A.Blocking assignments execute in order, like a C program — the right-hand side is evaluated and assigned immediately before the next statement runs. Non-blocking assignments schedule the assignment to happen at the end of the time step — all RHS values are evaluated first, then all assignments happen simultaneously. The golden rule: always use non-blocking (<=) for sequential logic (always_ff blocks) and blocking (=) for combinational logic (always_comb blocks). Mixing them in a sequential block causes race conditions and simulation/synthesis mismatch.

verilog
// WRONG — blocking in sequential causes race conditions
always @(posedge clk) begin
  a = b;  // a gets new value immediately
  b = a;  // b gets the SAME new value (not original a)
end

// CORRECT — non-blocking for flip-flop behavior
always @(posedge clk) begin
  a <= b;  // scheduled: a will get old b
  b <= a;  // scheduled: b will get old a
end       // both assignments happen simultaneously — correct swap

Q.What is an inferred latch and how do you avoid it?

A.A latch is inferred in combinational logic when a signal is not assigned in all branches of an if/case statement. The synthesizer must preserve the previous value — which requires a latch. In synchronous design, inferred latches are almost always a bug. Avoid them by: (1) providing a default assignment at the top of the always_comb block, (2) using a full case statement with a default branch, (3) using always_comb (tools warn on inferred latches). The only time a latch is intentional is for specific low-power or asynchronous design scenarios.

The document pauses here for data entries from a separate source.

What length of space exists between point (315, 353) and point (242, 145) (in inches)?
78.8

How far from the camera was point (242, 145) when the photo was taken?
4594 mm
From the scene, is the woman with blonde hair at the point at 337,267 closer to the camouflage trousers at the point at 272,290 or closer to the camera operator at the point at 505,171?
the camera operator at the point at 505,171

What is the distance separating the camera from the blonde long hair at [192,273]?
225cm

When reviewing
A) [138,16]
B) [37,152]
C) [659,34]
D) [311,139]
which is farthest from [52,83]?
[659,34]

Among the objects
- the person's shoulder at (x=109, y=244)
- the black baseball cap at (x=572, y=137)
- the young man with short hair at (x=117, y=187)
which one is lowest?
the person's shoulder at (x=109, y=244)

Live Coding: How to Approach It

  • Read the spec twice — ask clarifying questions before writing any code (synchronous reset? active low? bus width?)
  • Draw the block diagram or state diagram first, even on the whiteboard — interviewers appreciate the structured thinking
  • Start with the module declaration and port list — get the interface right before the implementation
  • Code the sequential logic first (always_ff), then the combinational (always_comb)
  • Talk through your logic as you write — silence is worse than a wrong answer that you catch yourself
  • After writing, trace through a simple example mentally to verify correctness
  • Proactively discuss trade-offs: 'I used binary encoding — if area is critical, one-hot might be better'

Essential Circuits to Know by Heart

  • D flip-flop with synchronous and asynchronous reset
  • N-bit binary counter with enable and load
  • Shift register (SIPO, PISO) — used in serial interfaces
  • Synchronous FIFO with full/empty flags
  • Round-robin arbiter for N requestors
  • Gray-code counter (essential for CDC FIFOs)
  • Pipeline register stage with valid/ready handshaking
  • 2-to-1 and 4-to-1 multiplexer (structural and behavioral)

How to Build Muscle Memory

Reading Verilog is not enough. You need to write it from memory under time pressure. Effective preparation:

  • Practice on paper or whiteboard — not in an IDE with syntax checking
  • Time yourself: an experienced engineer writes a clean FIFO in 20–30 minutes
  • After writing, actually simulate your code to verify it's functionally correct
  • Do at least 10 coding exercises in the 2 weeks before your interview
  • Use ChipPrep's practice page filtered by category to drill specific circuit types
💡

The biggest differentiator between candidates is not raw knowledge — it's structured thinking under pressure. Interviewers hire engineers who can decompose a problem, make explicit trade-offs, and communicate clearly while coding.